All methods, apart from the maximum likelihood implementation of the Mk model, struggle to recover nodes at ≥ 0.5 support, when analysing the smallest character matrices comprised of characters with the lowest consistency (Figs 5–7-5–7). In the 0.1 CI bin, the median resolution is for a single node for all methods apart from maximum likelihood (Figs 5–7-5–7). For both parsimony methods, only one node is resolved in the 0.1 bin with 350 and 1000 characters (Puttick *et al*. 2018, tables S1, S3). For CI bins 0.2–0.5 (inclusive), Bayesian and maximum likelihood implementations of the Mk model resolve a higher number of nodes than either parsimony method with both data types (binary and multistate). At CI bins of > 0.7, for 350 and 1000 character datasets, all methods achieve full resolution with almost no variance (Figs 5–7-5–7).

For *0.95 support* trees, all methods estimate trees with few nodes when analysing 100 characters from the lower CI bins. However, Bayesian inference and maximum likelihood methods resolve a larger number of nodes when compared to either parsimony method; the Bayesian implementation of the Mk model recovers a greater number of nodes than the maximum likelihood implementation (Figs 5–7-5–7). These trends also hold at 350 and 1000 analysed characters, but only in the lower CI bins (Figs 5–7-5–7).

Different trends in accuracy are seen with different output types, but only at lower CI bins. Above a CI value of around 0.7, all methods recover the generating tree with little imprecision (Table 2; Fig. 3). At lower CI bins, Bayesian inference outperforms all other methods with the *standard output* trees.

With the 0.5 support trees, the Bayesian Mk model generally has the highest median performance, and the relative performance of implied weights improves considerably with increasing CI values. The accuracy of implied weights is sometimes nonsignificantly higher than other methods in bins with moderate CI values (i.e. ~0.5). Of the other methods, maximum likelihood tends to infer trees that are slightly more accurate than trees inferred under equal weights parsimony (Fig. 3).
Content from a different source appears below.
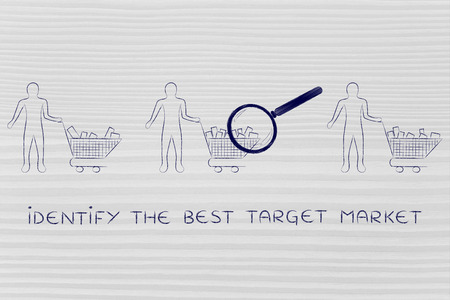 identify: identify the best target market: magnifying glass on clients shopping carts with different amounts of products inside (semi-empty to full)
When splits with only ≥ 0.95 support are considered, all methods perform equally poorly in the lowest CI bins (0.0–0.1 for binary data, 0.1–0.2 for multistate). In the remaining bins with low CI values (0.1–0.5 binary, 0.2–0.5 multistate), Bayesian inference under the Mk model is the most accurate method. Bayesian inference outperforms all other methods when branches with less than 0.95 support are collapsed, with maximum likelihood being the second most accurate method (Fig. 4).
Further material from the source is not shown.